__Source excerpt__:
────

According to the United States Department of Justice, the Federal Bureau of Investigation (FBI) has estimated that more than one out of ten bankruptcy filings involve fraud. In most of these cases, the debtor neglected to disclose certain assets in their bankruptcy petition. This behavior diminishes the integrity of the honor system incorporated into the bankruptcy system. Bankruptcy fraud carries serious federal consequences, though, so honesty about assets and income is crucial.
One example of bankruptcy fraud made celebrity headlines in 2009. Real Housewives of New Jersey Teresa Guidice hid assets when she filed for bankruptcy with her husband, Joe. They claimed their debts totaled more than $10 million, but neglected to disclose information about the salary Teresa was paid for Real Housewives, rental properties the couple owned, and other businesses the two had together.
The 39-count indictment chock full of federal charges accused the couple of committing wire, mail, bank, and bankruptcy fraud, as well as making false statements on loan applications. Joe Guidice was sentenced to 41 months in federal prison, while Teresa was sentenced to 15 months. Since bankruptcy fraud carries a penalty of up to five years in federal prison and fines up to $250,000 per charge, the Guidice’s were fortunate with the final outcome of their sentencing.
Not Just for Wealthy People
At this point, you might think that bankruptcy fraud is a crime committed only by wealthy people. Anyone can be tempted to hide assets in bankruptcy for a variety of reasons, though. According to 18 U.S. Code § 152, the following is a list of acts that are considered bankruptcy fraud:
- Knowingly or fraudulently concealing assets that belong to the bankruptcy estate;
- Knowingly or fraudulently making false statements or oaths regarding the bankruptcy;
- Knowingly or fraudulently making a false declaration, certificate, verification, or statement under penalty of perjury;
- Knowingly or fraudulently presenting a false claim for proof against the bankruptcy estate;
- Knowingly or fraudulently receiving property from the person who filed bankruptcy after the petition has been filed;
- Knowingly or fraudulently giving, offering, receiving or attempting to obtain money or assets, compensation, remuneration, advantage, reward, or promise for forbearing to act or acting in a bankruptcy case (in other words, bribery or extortion regarding a bankruptcy case)

────

Spatial question entries:
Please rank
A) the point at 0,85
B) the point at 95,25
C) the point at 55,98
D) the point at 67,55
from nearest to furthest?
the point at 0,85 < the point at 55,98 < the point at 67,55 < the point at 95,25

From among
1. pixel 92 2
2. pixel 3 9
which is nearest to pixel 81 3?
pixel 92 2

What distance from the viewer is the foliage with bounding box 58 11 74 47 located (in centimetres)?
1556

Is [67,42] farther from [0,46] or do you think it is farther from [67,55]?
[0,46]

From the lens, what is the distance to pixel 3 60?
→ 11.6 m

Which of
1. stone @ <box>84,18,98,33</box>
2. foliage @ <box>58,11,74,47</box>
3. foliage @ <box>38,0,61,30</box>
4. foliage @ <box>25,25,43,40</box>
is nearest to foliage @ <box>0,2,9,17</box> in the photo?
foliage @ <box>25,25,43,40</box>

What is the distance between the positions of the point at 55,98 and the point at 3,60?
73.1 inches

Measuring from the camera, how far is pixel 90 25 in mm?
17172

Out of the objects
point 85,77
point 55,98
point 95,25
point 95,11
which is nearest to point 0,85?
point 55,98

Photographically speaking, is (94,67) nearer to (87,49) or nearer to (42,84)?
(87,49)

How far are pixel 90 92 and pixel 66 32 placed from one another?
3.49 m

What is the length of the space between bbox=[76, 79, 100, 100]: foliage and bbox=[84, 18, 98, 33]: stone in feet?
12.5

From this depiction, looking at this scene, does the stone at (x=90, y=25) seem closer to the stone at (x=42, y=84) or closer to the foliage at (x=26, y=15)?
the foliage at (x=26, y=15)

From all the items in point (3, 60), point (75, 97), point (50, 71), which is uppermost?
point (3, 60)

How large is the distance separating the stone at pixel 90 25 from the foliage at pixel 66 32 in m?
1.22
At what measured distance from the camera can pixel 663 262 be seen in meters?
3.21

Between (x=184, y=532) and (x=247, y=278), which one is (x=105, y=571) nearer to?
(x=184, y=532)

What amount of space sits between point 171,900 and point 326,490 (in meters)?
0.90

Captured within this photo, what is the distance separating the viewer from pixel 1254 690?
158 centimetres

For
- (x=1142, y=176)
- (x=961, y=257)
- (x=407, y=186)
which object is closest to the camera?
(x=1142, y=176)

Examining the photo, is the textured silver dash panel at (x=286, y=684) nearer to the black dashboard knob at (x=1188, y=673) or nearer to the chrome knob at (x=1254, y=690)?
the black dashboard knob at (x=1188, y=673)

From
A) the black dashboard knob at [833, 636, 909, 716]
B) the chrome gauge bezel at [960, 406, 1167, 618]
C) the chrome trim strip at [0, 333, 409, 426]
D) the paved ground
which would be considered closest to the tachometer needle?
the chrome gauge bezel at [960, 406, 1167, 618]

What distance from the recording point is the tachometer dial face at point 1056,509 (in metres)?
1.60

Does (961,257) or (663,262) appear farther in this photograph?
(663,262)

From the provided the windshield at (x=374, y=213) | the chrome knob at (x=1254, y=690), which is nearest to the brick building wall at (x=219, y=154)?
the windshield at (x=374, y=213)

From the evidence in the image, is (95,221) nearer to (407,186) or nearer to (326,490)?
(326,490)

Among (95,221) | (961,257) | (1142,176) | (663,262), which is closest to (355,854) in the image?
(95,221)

────

__Work instructions__:
A: Reproduce the portion of the bankruptcy fraud passage that begins at the words "According to the" and ends after the words "income is crucial.".
B: Rewrite the lines of the records as a JSON list of strings, one string per line and omitting blank lines, beginning at the line that contains "Examining the photo, is" and continuing through the end of the records.
The bankruptcy fraud passage and the records bear no relation to each other.

__Answers per task__:
A:
According to the United States Department of Justice, the Federal Bureau of Investigation (FBI) has estimated that more than one out of ten bankruptcy filings involve fraud. In most of these cases, the debtor neglected to disclose certain assets in their bankruptcy petition. This behavior diminishes the integrity of the honor system incorporated into the bankruptcy system. Bankruptcy fraud carries serious federal consequences, though, so honesty about assets and income is crucial.

B:
[
  "Examining the photo, is the textured silver dash panel at (x=286, y=684) nearer to the black dashboard knob at (x=1188, y=673) or nearer to the chrome knob at (x=1254, y=690)?",
  "the black dashboard knob at (x=1188, y=673)",
  "From",
  "A) the black dashboard knob at [833, 636, 909, 716]",
  "B) the chrome gauge bezel at [960, 406, 1167, 618]",
  "C) the chrome trim strip at [0, 333, 409, 426]",
  "D) the paved ground",
  "which would be considered closest to the tachometer needle?",
  "the chrome gauge bezel at [960, 406, 1167, 618]",
  "What distance from the recording point is the tachometer dial face at point 1056,509 (in metres)?",
  "1.60",
  "Does (961,257) or (663,262) appear farther in this photograph?",
  "(663,262)",
  "From the provided the windshield at (x=374, y=213) | the chrome knob at (x=1254, y=690), which is nearest to the brick building wall at (x=219, y=154)?",
  "the windshield at (x=374, y=213)",
  "From the evidence in the image, is (95,221) nearer to (407,186) or nearer to (326,490)?",
  "(326,490)",
  "Among (95,221) | (961,257) | (1142,176) | (663,262), which is closest to (355,854) in the image?",
  "(95,221)"
]